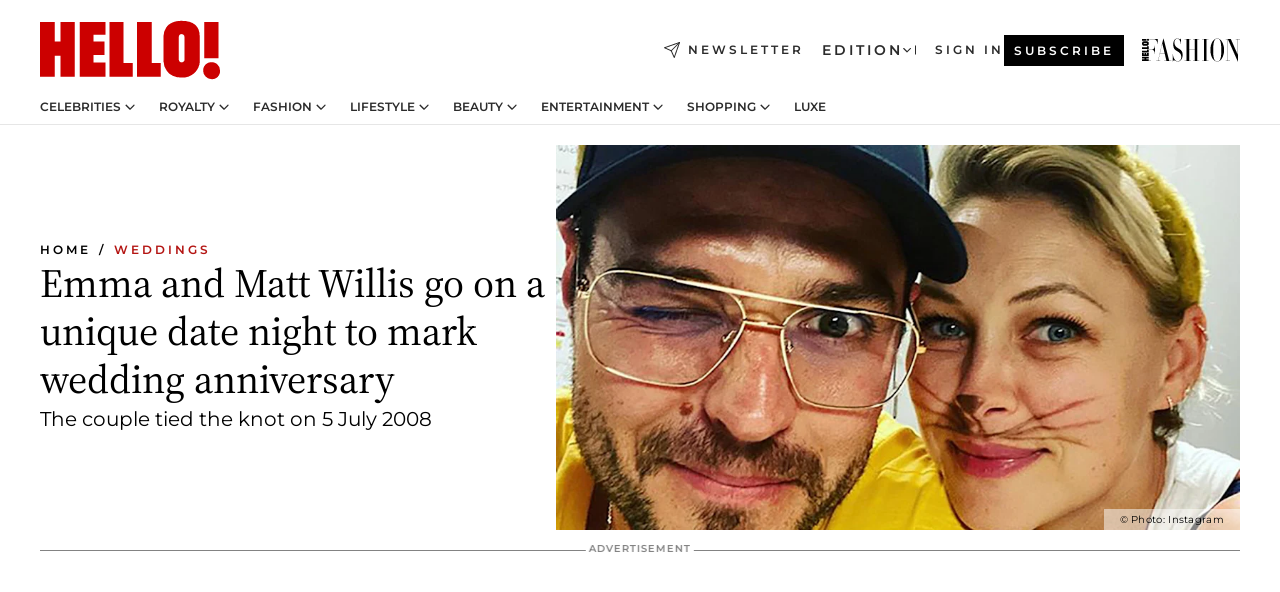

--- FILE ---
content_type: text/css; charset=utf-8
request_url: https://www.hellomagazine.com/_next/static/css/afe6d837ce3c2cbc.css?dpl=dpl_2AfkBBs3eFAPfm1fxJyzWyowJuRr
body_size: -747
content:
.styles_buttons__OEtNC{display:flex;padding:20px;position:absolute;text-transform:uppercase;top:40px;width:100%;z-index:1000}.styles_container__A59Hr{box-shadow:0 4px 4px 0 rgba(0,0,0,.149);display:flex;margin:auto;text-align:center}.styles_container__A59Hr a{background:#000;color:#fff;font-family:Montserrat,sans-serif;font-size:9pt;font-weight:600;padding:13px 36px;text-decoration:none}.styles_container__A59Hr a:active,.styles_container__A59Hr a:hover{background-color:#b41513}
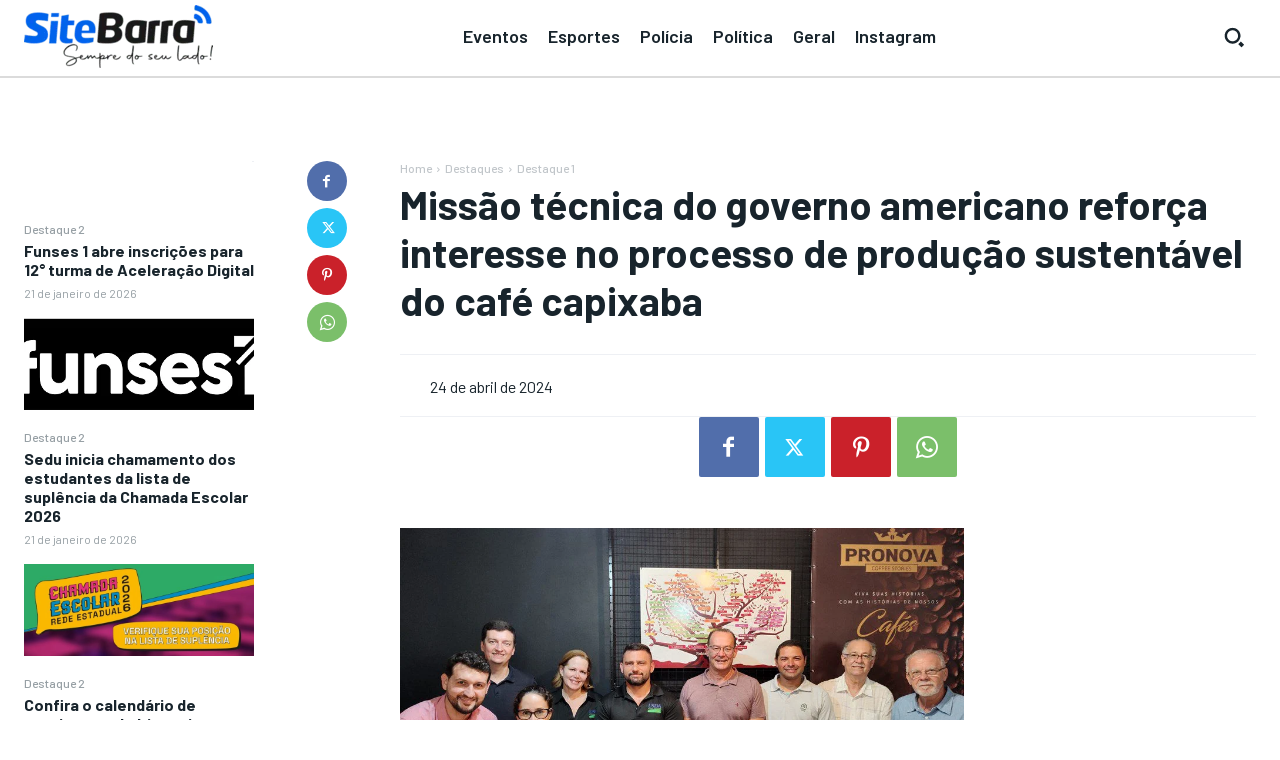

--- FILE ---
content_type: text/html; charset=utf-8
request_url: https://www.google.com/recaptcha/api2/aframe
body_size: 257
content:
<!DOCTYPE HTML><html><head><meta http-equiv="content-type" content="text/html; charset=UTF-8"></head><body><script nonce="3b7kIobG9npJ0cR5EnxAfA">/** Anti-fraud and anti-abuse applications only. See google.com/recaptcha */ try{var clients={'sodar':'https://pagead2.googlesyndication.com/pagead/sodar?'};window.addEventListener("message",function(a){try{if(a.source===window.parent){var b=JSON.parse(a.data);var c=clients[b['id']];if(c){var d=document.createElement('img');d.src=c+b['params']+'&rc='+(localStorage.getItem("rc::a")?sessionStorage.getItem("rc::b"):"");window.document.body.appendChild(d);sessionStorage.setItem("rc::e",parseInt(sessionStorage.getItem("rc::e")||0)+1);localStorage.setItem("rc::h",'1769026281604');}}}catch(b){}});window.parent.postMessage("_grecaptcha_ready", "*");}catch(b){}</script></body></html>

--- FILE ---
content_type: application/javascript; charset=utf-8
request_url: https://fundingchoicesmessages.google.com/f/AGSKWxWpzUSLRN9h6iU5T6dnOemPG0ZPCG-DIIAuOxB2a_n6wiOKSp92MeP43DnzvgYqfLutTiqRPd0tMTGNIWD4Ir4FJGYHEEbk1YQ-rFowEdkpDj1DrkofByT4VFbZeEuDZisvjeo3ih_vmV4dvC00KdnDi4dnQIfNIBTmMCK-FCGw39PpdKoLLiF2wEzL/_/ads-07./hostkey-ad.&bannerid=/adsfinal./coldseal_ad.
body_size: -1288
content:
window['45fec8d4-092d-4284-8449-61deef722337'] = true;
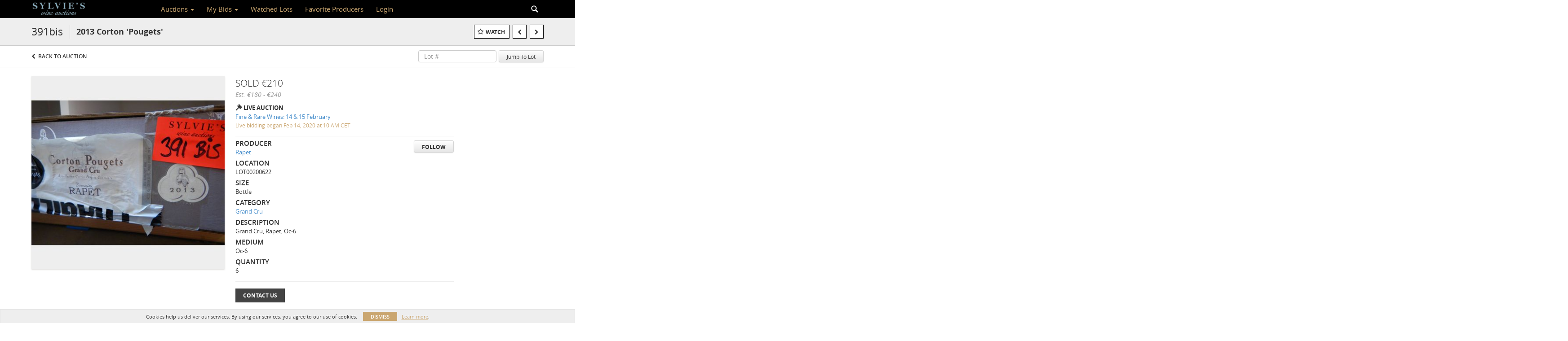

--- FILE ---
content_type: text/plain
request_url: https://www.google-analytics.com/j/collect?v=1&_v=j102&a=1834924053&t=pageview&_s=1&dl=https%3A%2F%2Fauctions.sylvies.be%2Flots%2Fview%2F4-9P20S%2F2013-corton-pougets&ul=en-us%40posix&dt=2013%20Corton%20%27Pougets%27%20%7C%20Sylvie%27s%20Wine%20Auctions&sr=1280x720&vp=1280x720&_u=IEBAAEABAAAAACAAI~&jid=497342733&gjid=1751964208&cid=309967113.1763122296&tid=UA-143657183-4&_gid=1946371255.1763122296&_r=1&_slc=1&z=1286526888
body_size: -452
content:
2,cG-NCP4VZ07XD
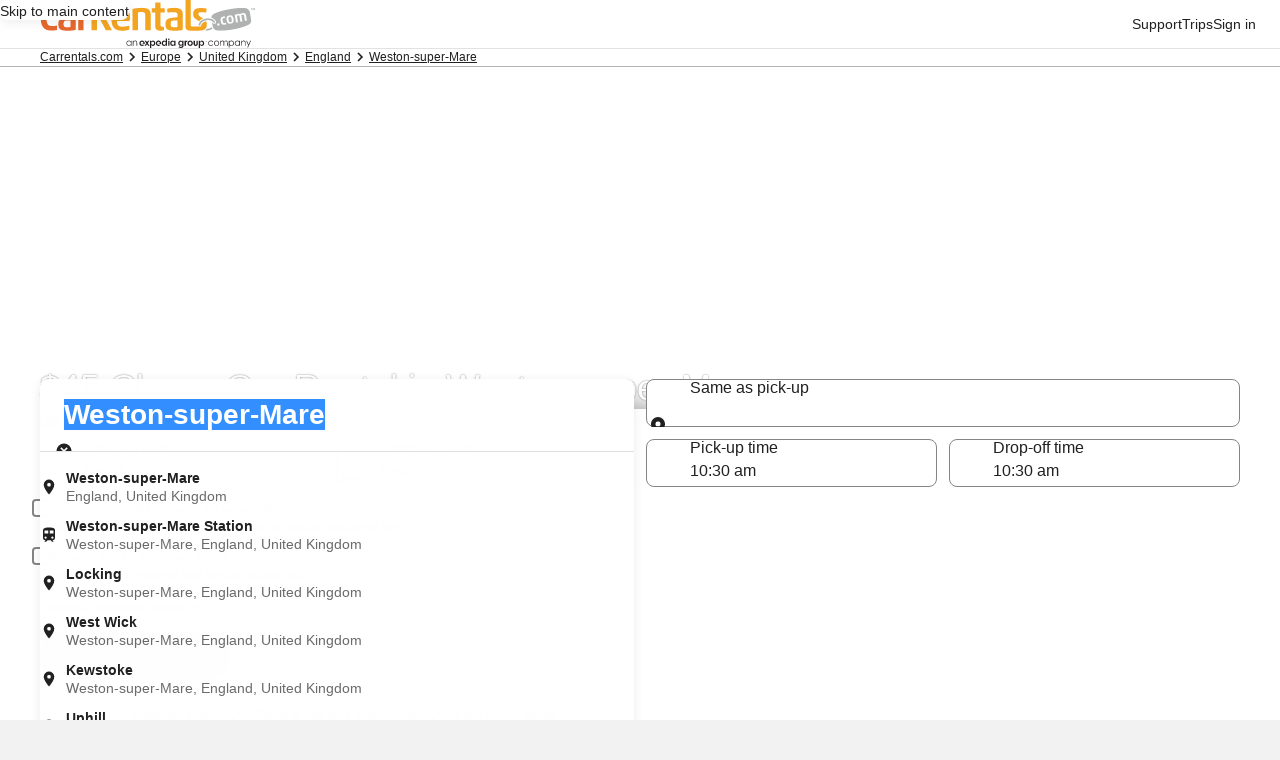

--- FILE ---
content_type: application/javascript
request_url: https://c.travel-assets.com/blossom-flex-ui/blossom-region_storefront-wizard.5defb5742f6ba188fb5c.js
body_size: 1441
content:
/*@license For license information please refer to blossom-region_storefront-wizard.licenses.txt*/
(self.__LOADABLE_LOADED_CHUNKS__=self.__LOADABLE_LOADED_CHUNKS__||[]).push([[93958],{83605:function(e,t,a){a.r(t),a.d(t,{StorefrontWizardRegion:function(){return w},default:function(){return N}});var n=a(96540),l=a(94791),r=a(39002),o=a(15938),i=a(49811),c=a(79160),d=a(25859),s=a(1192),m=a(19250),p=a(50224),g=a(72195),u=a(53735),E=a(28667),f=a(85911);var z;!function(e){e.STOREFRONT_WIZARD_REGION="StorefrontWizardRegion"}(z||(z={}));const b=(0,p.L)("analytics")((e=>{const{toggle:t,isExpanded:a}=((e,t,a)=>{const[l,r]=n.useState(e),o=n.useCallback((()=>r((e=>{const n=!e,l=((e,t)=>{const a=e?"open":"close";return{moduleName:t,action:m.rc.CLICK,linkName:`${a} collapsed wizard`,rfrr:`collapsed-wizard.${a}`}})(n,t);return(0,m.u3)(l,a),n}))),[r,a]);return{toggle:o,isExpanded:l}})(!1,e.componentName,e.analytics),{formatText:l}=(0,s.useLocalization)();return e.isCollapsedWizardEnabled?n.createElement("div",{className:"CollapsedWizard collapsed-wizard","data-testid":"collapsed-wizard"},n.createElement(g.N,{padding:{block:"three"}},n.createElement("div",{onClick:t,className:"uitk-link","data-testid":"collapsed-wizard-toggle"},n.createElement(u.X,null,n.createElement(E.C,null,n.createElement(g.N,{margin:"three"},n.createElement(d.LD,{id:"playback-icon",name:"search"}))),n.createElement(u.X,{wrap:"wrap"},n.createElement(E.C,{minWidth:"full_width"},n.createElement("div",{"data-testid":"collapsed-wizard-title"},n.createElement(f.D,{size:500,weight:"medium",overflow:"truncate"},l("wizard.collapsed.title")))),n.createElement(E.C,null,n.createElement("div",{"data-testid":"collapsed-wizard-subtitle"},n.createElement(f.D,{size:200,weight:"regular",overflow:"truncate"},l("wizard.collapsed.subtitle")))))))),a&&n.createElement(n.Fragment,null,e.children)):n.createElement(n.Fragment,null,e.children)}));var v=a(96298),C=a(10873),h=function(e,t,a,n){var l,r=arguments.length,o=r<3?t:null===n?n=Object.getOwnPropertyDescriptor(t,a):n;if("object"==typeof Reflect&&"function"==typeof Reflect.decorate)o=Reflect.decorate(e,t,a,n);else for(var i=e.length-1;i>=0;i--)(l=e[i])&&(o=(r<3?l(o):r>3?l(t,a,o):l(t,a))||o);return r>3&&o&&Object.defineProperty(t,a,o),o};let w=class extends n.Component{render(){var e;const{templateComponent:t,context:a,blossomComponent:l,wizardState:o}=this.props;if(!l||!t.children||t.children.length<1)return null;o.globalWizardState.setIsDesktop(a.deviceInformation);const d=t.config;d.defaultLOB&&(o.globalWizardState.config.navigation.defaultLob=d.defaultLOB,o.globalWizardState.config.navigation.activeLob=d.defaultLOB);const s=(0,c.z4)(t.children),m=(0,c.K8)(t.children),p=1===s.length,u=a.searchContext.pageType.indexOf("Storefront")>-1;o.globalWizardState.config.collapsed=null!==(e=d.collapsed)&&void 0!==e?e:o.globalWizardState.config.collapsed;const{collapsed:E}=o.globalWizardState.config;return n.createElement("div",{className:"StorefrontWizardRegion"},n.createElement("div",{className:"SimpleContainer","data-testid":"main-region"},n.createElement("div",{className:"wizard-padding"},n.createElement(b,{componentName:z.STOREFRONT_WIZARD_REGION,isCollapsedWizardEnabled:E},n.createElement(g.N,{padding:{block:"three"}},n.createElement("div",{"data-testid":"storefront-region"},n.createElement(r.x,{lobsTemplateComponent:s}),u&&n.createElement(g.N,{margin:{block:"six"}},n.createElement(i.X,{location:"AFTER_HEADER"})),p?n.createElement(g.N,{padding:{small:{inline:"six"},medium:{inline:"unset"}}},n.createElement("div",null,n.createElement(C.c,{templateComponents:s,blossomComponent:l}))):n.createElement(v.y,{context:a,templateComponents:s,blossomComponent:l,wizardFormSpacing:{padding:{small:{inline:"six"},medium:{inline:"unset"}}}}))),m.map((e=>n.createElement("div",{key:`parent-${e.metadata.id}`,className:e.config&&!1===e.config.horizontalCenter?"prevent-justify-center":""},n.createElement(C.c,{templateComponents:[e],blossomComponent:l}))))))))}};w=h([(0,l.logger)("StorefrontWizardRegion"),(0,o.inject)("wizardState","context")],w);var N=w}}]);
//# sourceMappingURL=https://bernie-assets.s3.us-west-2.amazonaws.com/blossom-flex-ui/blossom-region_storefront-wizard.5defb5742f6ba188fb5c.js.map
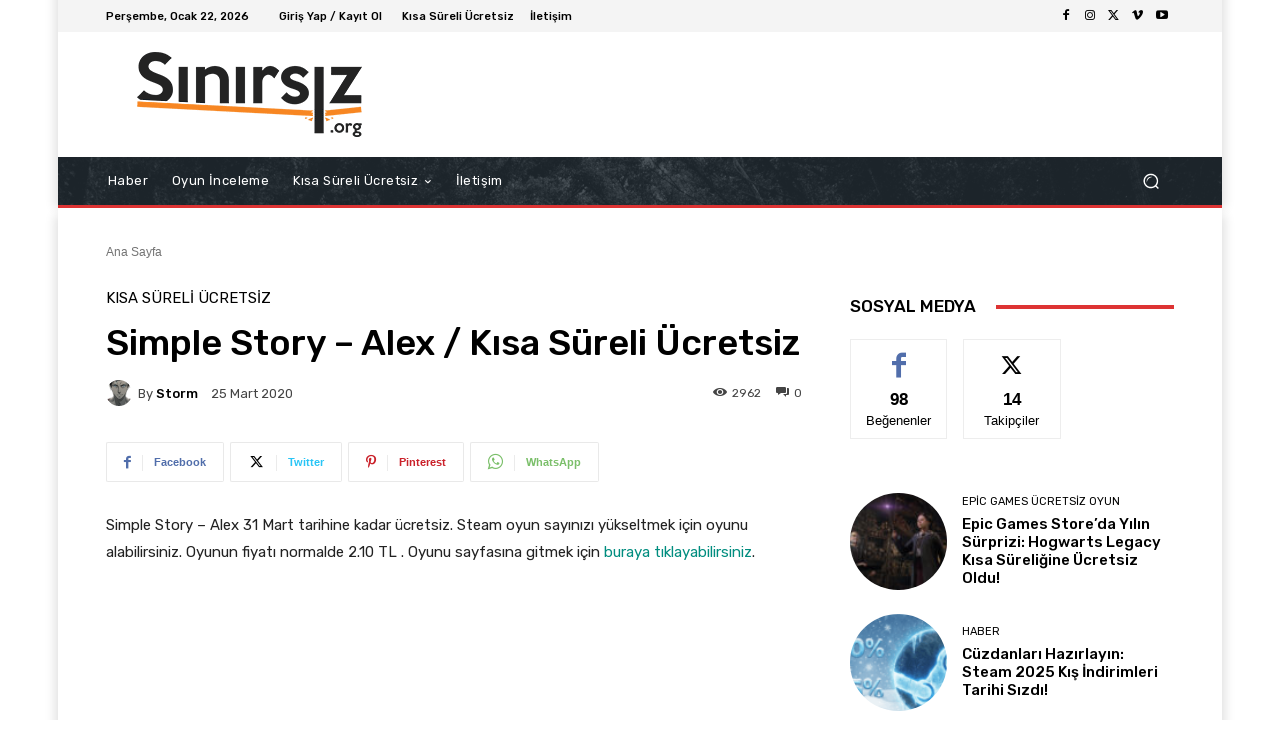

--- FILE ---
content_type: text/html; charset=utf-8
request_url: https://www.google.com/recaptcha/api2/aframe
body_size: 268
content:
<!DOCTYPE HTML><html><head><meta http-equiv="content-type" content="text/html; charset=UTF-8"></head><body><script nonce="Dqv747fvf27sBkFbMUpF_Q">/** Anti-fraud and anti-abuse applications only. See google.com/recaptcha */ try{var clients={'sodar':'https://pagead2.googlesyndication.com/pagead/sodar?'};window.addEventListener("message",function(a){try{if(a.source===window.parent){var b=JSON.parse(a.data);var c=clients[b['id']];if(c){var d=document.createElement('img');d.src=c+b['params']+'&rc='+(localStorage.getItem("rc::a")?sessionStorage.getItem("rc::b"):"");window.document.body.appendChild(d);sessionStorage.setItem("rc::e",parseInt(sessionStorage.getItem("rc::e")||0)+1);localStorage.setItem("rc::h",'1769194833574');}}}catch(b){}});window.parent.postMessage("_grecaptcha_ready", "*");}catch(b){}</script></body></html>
______
Prompt:
What lines in the data include the string "assets"? Copy each one.

Answer to the problem:
request_url: https://c.travel-assets.com/blossom-flex-ui/blossom-region_storefront-wizard.5defb5742f6ba188fb5c.js
//# sourceMappingURL=https://bernie-assets.s3.us-west-2.amazonaws.com/blossom-flex-ui/blossom-region_storefront-wizard.5defb5742f6ba188fb5c.js.map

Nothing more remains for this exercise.